I also use to really have grandiose ideas about posting to my blog, Tweeting, sharing photos, and such, but that isn’t really that important anymore either, sadly. I know most people don’t agree with me, but I feel such a decline in social networking that I’m starting to feel that most of it is pointless. I’d never get rid of the accounts all together, but here and there posts are about all that’s necessary each day.

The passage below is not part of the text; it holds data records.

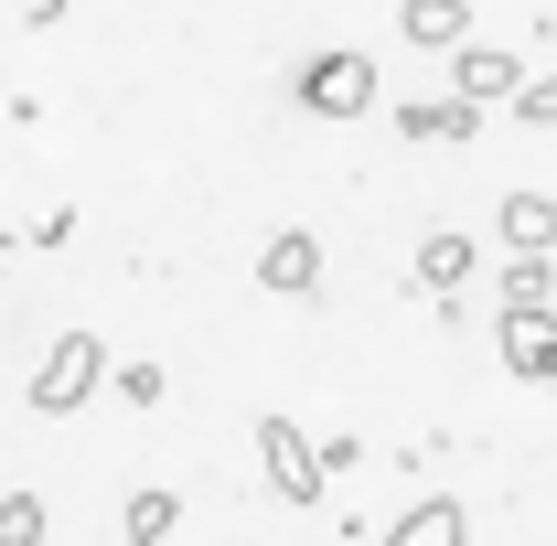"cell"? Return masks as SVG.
Returning <instances> with one entry per match:
<instances>
[{
  "label": "cell",
  "instance_id": "6da1fadb",
  "mask_svg": "<svg viewBox=\"0 0 557 546\" xmlns=\"http://www.w3.org/2000/svg\"><path fill=\"white\" fill-rule=\"evenodd\" d=\"M97 375H108V343L97 333H54L44 364H33V418H75L86 397H97Z\"/></svg>",
  "mask_w": 557,
  "mask_h": 546
},
{
  "label": "cell",
  "instance_id": "277c9868",
  "mask_svg": "<svg viewBox=\"0 0 557 546\" xmlns=\"http://www.w3.org/2000/svg\"><path fill=\"white\" fill-rule=\"evenodd\" d=\"M258 289H269V300H311V289H322V236H311V225H278L269 247H258Z\"/></svg>",
  "mask_w": 557,
  "mask_h": 546
},
{
  "label": "cell",
  "instance_id": "e0dca14e",
  "mask_svg": "<svg viewBox=\"0 0 557 546\" xmlns=\"http://www.w3.org/2000/svg\"><path fill=\"white\" fill-rule=\"evenodd\" d=\"M11 11H22V22H65V0H11Z\"/></svg>",
  "mask_w": 557,
  "mask_h": 546
},
{
  "label": "cell",
  "instance_id": "9c48e42d",
  "mask_svg": "<svg viewBox=\"0 0 557 546\" xmlns=\"http://www.w3.org/2000/svg\"><path fill=\"white\" fill-rule=\"evenodd\" d=\"M397 33H408L418 54H461V44H472V0H408Z\"/></svg>",
  "mask_w": 557,
  "mask_h": 546
},
{
  "label": "cell",
  "instance_id": "30bf717a",
  "mask_svg": "<svg viewBox=\"0 0 557 546\" xmlns=\"http://www.w3.org/2000/svg\"><path fill=\"white\" fill-rule=\"evenodd\" d=\"M397 129H408V139H450V150H461V139H483V108H472V97H418V108H397Z\"/></svg>",
  "mask_w": 557,
  "mask_h": 546
},
{
  "label": "cell",
  "instance_id": "9a60e30c",
  "mask_svg": "<svg viewBox=\"0 0 557 546\" xmlns=\"http://www.w3.org/2000/svg\"><path fill=\"white\" fill-rule=\"evenodd\" d=\"M515 119H525V129H557V75H525V86H515Z\"/></svg>",
  "mask_w": 557,
  "mask_h": 546
},
{
  "label": "cell",
  "instance_id": "5b68a950",
  "mask_svg": "<svg viewBox=\"0 0 557 546\" xmlns=\"http://www.w3.org/2000/svg\"><path fill=\"white\" fill-rule=\"evenodd\" d=\"M525 54H504V44H461V65H450V97H472V108H493V97H504V108H515V86H525Z\"/></svg>",
  "mask_w": 557,
  "mask_h": 546
},
{
  "label": "cell",
  "instance_id": "2e32d148",
  "mask_svg": "<svg viewBox=\"0 0 557 546\" xmlns=\"http://www.w3.org/2000/svg\"><path fill=\"white\" fill-rule=\"evenodd\" d=\"M108 386H119V408H161V364H119Z\"/></svg>",
  "mask_w": 557,
  "mask_h": 546
},
{
  "label": "cell",
  "instance_id": "ac0fdd59",
  "mask_svg": "<svg viewBox=\"0 0 557 546\" xmlns=\"http://www.w3.org/2000/svg\"><path fill=\"white\" fill-rule=\"evenodd\" d=\"M0 269H11V225H0Z\"/></svg>",
  "mask_w": 557,
  "mask_h": 546
},
{
  "label": "cell",
  "instance_id": "ba28073f",
  "mask_svg": "<svg viewBox=\"0 0 557 546\" xmlns=\"http://www.w3.org/2000/svg\"><path fill=\"white\" fill-rule=\"evenodd\" d=\"M375 546H472V514H461L450 493H429V504H408V514H397Z\"/></svg>",
  "mask_w": 557,
  "mask_h": 546
},
{
  "label": "cell",
  "instance_id": "8992f818",
  "mask_svg": "<svg viewBox=\"0 0 557 546\" xmlns=\"http://www.w3.org/2000/svg\"><path fill=\"white\" fill-rule=\"evenodd\" d=\"M504 364L525 386H557V311H504Z\"/></svg>",
  "mask_w": 557,
  "mask_h": 546
},
{
  "label": "cell",
  "instance_id": "7a4b0ae2",
  "mask_svg": "<svg viewBox=\"0 0 557 546\" xmlns=\"http://www.w3.org/2000/svg\"><path fill=\"white\" fill-rule=\"evenodd\" d=\"M258 472L278 482V504H322V482H333V472H322V439H300L278 408L258 418Z\"/></svg>",
  "mask_w": 557,
  "mask_h": 546
},
{
  "label": "cell",
  "instance_id": "3957f363",
  "mask_svg": "<svg viewBox=\"0 0 557 546\" xmlns=\"http://www.w3.org/2000/svg\"><path fill=\"white\" fill-rule=\"evenodd\" d=\"M300 108L311 119H364L375 108V54H311L300 65Z\"/></svg>",
  "mask_w": 557,
  "mask_h": 546
},
{
  "label": "cell",
  "instance_id": "8fae6325",
  "mask_svg": "<svg viewBox=\"0 0 557 546\" xmlns=\"http://www.w3.org/2000/svg\"><path fill=\"white\" fill-rule=\"evenodd\" d=\"M504 247H525V258H557V194H504Z\"/></svg>",
  "mask_w": 557,
  "mask_h": 546
},
{
  "label": "cell",
  "instance_id": "5bb4252c",
  "mask_svg": "<svg viewBox=\"0 0 557 546\" xmlns=\"http://www.w3.org/2000/svg\"><path fill=\"white\" fill-rule=\"evenodd\" d=\"M0 546H44V493H0Z\"/></svg>",
  "mask_w": 557,
  "mask_h": 546
},
{
  "label": "cell",
  "instance_id": "4fadbf2b",
  "mask_svg": "<svg viewBox=\"0 0 557 546\" xmlns=\"http://www.w3.org/2000/svg\"><path fill=\"white\" fill-rule=\"evenodd\" d=\"M504 311H557V269H547V258L515 247V269H504Z\"/></svg>",
  "mask_w": 557,
  "mask_h": 546
},
{
  "label": "cell",
  "instance_id": "7c38bea8",
  "mask_svg": "<svg viewBox=\"0 0 557 546\" xmlns=\"http://www.w3.org/2000/svg\"><path fill=\"white\" fill-rule=\"evenodd\" d=\"M119 525H129V546H161L172 525H183V493H161V482H150V493H129V514H119Z\"/></svg>",
  "mask_w": 557,
  "mask_h": 546
},
{
  "label": "cell",
  "instance_id": "52a82bcc",
  "mask_svg": "<svg viewBox=\"0 0 557 546\" xmlns=\"http://www.w3.org/2000/svg\"><path fill=\"white\" fill-rule=\"evenodd\" d=\"M472 269H483V247H472V236H450V225H440V236H418V289H429V300H461Z\"/></svg>",
  "mask_w": 557,
  "mask_h": 546
}]
</instances>
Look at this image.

So why not use a word processor instead of going through the task of using a netbook? I use to think the idea was really stupid, but now I really see how handy that would be. Of course I’d have to write and I think the ease and availability of it, instead of having to boot up the computer and force myself to sit and do the work while waiting for technology to catch up would be good. Of course I could handwrite things, which I do for notes and outlines, but the actually word count and productivity needs to be typed.

Now that school’s almost out, it’s time to get busy. Too bad Sims 3 Island Paradise and Animal Crossing have other plans for how I use my time. I get really bored in the daytime now if I’m not at school, and while writing is my hobby, and I have to get down what I can when I have to time, having the whole day to embrace entertainment outlets is just way too tempting for me.

I wonder if they have a support group for procrastinators.

If you need more motivation, like I do, my link for today is Why the First Draft is Usually Awful (And Why it's Ok). Notice that they used the same word processor photo that I did. Great mind, you know?